Beginning
4:00 AM. 9 degrees Farenheit. I lifted the sleeping kids out of their beds, already dressed in their outside gear, to walk down the squeaky snow of our driveway, under a full moon. Out of the streaky galley window, the glimpse of white on the crests of each wave wasn’t enough to stave off seasickness — for me or the kids. I passed the few hours trying to sleep, stretched out on the bench beneath one of Hig’s dad’s carvings. This was the fishing boat he’d worked for years when Hig was a child, going to fish cod the way it had for years. Scrambling over the icy rails into our packrafts was awkward, but doable, and we paddled to the shore of Dogfish Bay in a frigid, brightening dawn.
Human Scale
Our world now was Katmai, running and leaping and climbing over the boulders in his new neoprene boots. It was Lituya, still sleepy, riding on my back draped in all our extra insulation. It was a curious coyote, pausing to watch our lunch stop. It was mountain goats grazing on headlands, above spires of rock spread thickly with a frosting of rough salt ice from the recent storm. It was a packed full day that encompassed, in total, less than one percent of the journey we have planned.

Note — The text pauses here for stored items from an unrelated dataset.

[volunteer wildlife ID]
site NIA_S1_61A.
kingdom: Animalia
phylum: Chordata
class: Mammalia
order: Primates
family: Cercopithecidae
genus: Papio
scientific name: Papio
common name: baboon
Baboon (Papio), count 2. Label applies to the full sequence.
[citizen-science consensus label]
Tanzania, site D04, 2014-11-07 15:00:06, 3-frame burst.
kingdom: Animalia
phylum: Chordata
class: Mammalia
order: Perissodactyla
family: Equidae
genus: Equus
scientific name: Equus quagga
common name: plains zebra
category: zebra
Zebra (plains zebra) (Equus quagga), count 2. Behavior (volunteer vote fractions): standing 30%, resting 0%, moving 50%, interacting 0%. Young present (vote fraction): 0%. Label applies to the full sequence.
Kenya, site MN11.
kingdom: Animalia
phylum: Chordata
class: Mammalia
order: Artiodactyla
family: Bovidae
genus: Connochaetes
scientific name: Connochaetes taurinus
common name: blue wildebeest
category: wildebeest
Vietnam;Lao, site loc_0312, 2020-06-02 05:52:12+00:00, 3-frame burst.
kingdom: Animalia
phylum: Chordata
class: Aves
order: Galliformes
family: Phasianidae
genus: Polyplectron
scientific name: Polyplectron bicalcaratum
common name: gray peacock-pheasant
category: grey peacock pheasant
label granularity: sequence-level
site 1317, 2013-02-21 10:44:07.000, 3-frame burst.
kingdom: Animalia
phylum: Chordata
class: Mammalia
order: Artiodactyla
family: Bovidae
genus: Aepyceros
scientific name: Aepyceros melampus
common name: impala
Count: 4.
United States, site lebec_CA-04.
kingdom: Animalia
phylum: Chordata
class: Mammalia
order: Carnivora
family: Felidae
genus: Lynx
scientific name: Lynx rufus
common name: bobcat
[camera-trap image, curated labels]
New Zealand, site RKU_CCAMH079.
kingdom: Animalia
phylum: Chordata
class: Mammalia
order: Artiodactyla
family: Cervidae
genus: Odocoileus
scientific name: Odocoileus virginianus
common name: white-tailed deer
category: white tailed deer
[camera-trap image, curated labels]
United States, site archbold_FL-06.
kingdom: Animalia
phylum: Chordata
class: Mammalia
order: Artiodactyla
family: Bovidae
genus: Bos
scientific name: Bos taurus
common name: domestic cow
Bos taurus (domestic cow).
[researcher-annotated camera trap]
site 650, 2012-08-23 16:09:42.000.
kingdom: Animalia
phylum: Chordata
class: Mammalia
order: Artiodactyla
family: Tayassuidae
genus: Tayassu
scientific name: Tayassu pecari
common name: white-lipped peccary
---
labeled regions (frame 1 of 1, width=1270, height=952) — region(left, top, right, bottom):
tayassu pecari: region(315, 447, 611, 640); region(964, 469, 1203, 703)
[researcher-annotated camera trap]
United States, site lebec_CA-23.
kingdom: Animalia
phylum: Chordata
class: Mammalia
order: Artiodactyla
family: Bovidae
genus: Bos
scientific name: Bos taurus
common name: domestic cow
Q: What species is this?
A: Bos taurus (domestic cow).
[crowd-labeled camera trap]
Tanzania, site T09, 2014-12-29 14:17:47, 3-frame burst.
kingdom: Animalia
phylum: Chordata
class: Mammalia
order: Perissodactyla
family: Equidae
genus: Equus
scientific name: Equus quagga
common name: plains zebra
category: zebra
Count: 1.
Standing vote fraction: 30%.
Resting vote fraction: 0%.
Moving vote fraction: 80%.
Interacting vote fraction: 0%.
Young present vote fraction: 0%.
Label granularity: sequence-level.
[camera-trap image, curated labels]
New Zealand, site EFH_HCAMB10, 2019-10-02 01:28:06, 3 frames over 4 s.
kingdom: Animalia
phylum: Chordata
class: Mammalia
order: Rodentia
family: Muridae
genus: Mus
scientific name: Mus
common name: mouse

My lists of logistics jumped from town to town, resupply spot to resupply spot, as if we might simply step from one to another: Nanwalek, Port Graham, Seldovia, China Poot, Vosnesenska, Homer… Williamsport, Douglas River, Sukoi Bay. Which things go in which box? Who do we talk to in this town or that? Where do we send the bear fence, the summer tent? How much food from A to B?
To prepare, I must tackle the whole of that 800 miles, every day of that 4 months, holding it all in my head. On the shore of Dogfish Bay, all of that fell away. The inlet seemed so vast, and the trip suddenly so much bigger than I’d imagined. At the same time, it seemed so small, and so simple — nothing more than the boulder before my feet.

The kids look out at the ocean on one of our many climbs over headlands between Dogfish Bay and Nanwalek.
Frustration and Enthusiasm
“Why do we never do anything easy?” Hig asked, trying to drive wooden stakes into the icy forest floor, in the spot we’d retreated to after abandoning a steep and icy traverse made extra-slippery by a dusting of powder snow.
Katmai expressed his frustration by asking when the tent would be up, over and over again in a whining voice. Lituya cried as she struggled to understand the new routine. Hig was right. Even this first tiny step — following the exposed and complicated coast on the tip of the Kenai Peninsula in late March with two toddlers — wasn’t easy. There was already gear broken, stuff we realized we should have done differently, and a list of things to swap out, repair, or replace in Seldovia.
But that was just the first night. By the second, Lituya had stopped asking to go back to the van, and started asking about our “tent home,” when she wasn’t asking to walk the beach or climb the rocks herself. Katmai was as pumped up from the lead up to this journey as we were, and literally hit the ground running (at least when we could convince him to pretend to be a fast 2-footed prehistoric creature, rather than a slower 4-footed one). There have been difficult scrambles over headlands and boulders, sleet squalls, and cold nights. And there have been amazing scrambles over headlands and boulders, between twisted trees and pools filled with anemones. There have been sunny afternoons hunting fossils on the beach and eating popcorn popped over the fire. We’re getting back into the swing of an alternate way of life. We do a major expedition every year and a half or so. Even our two year old has done this before.
Neighbors
“She looks just like her grandma,” Mary said in Port Graham, looking at Lituya as she devoured a pile of grilled salmon bellies.
Dede spent years working with Port Graham and Nanwalek as part of the alcoholism prevention program, and it seemed that everyone we ran into in either village remembered her fondly. For all the time I’ve spent in Seldovia over the years, and all the time I’ve spent walking into villages around the state, I’d never been to either of the two villages that are our closest neighbors. The connections are there, though. We talked to people who remembered when Hig had walked there as a child with a group of local kids. A man who showed us old family photos as his brother fed us bidarkis, including pictures of our next-door neighbors in Seldovia.
Our children ran and played with the local kids and opened gifts of easter toys. We talked with their parents, about the aging and shrinking Port Graham, and the young and growing Nanwalek — and what might happen when a road and a shared airport bridged the four miles between them.
Not-home
We are home now, and I am typing this from my yurt in Seldovia. And we are not home, still just barely beginning an expedition, camped on the beach, and not even bringing our kids back to their own toys or beds. Headed off again Thursday afternoon, after a potluck bonfire tonight.